The problem here is not the kind of random sampling error that we computed in the previous section. Instead it is a systematic error caused by a sampling mechanism that does not align with the statistic being estimated. We could recover an accurate estimate by weighting an M&M found in the small bag as only w = 37/500 of an M&M in both the numerator and denominator of any estimate. For example, if we picked 100 M&Ms with replacement from each bag and found 24 Peter faces in the small bag, then instead of 24/1000 = 2.4% we would compute 24w/(900+100w) = 0.2%.

As a less contrived example, Go’s memory profiler aims to sample approximately one allocation per half-megabyte allocated and then derive statistics about where programs allocate memory. Roughly speaking, to do this the profiler maintains a sampling trigger, initialized to a random number between 0 and one million. Each time a new object is allocated, the profiler decrements the trigger by the size of the object. When an allocation decrements the trigger below zero, the profiler samples that allocation and then resets the trigger to a new random number between 0 and one million.

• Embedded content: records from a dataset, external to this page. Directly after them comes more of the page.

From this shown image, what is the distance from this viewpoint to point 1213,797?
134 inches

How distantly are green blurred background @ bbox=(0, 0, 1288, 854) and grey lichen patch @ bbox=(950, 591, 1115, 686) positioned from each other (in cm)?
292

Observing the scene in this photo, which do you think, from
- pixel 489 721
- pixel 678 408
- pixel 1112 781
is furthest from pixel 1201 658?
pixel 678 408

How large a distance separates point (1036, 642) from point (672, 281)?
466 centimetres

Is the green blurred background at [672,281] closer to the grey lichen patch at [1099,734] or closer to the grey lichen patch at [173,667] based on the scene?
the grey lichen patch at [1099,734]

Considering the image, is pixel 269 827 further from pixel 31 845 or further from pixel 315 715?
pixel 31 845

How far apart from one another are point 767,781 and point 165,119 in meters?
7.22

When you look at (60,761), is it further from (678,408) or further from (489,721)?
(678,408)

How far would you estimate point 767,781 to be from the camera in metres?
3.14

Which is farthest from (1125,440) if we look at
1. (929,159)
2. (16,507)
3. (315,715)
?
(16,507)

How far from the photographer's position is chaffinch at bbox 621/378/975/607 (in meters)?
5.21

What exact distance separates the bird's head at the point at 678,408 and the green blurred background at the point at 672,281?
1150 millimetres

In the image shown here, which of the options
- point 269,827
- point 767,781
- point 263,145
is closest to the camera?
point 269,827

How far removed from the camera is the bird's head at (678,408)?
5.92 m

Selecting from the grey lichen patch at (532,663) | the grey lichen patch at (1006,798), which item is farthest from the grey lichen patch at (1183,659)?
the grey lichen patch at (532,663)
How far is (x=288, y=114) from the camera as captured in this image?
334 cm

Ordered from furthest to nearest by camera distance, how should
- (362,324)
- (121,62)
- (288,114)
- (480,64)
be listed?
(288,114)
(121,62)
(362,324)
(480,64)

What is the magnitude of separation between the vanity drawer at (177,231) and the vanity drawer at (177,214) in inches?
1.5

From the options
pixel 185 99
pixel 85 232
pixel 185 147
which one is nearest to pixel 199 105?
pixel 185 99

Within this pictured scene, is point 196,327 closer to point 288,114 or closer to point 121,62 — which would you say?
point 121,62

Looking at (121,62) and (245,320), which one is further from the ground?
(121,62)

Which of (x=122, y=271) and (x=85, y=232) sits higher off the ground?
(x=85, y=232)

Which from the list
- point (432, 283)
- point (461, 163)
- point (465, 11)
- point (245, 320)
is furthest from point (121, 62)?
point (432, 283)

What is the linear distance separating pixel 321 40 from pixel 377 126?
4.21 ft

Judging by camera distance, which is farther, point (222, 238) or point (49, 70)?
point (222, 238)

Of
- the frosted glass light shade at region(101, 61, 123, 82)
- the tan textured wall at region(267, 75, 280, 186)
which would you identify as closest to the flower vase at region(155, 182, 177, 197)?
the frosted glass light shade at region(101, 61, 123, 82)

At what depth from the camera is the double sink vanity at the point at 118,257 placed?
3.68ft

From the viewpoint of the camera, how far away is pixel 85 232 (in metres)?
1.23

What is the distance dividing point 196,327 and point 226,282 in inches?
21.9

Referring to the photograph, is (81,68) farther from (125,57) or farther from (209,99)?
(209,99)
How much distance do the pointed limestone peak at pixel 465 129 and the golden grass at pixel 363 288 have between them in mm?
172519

This byte-based sampling means that to estimate the fraction of bytes allocated in a given function, the profiler can divide the total sampled bytes allocated in that function divided by the total sampled bytes allocated in the entire program. Using the same approach to estimate the fraction of objects allocated in a given function would be inaccurate: it would overcount large objects and undercount small ones, because large objects are more likely to be sampled. In order to recover accurate statistics about allocation counts, the profiler applies a size-based weighting function during the calcuation, just as in the M&M example. (This is the reverse of the situation with the M&Ms: we are randomly sampling individual bytes of allocated memory but now want statistics about their “bags”.)

It is not always possible to undo skewed sampling, and the skew makes margin of error calculation more difficult too. It is almost always better to make sure that the sampling is aligned with the statistic you want to compute.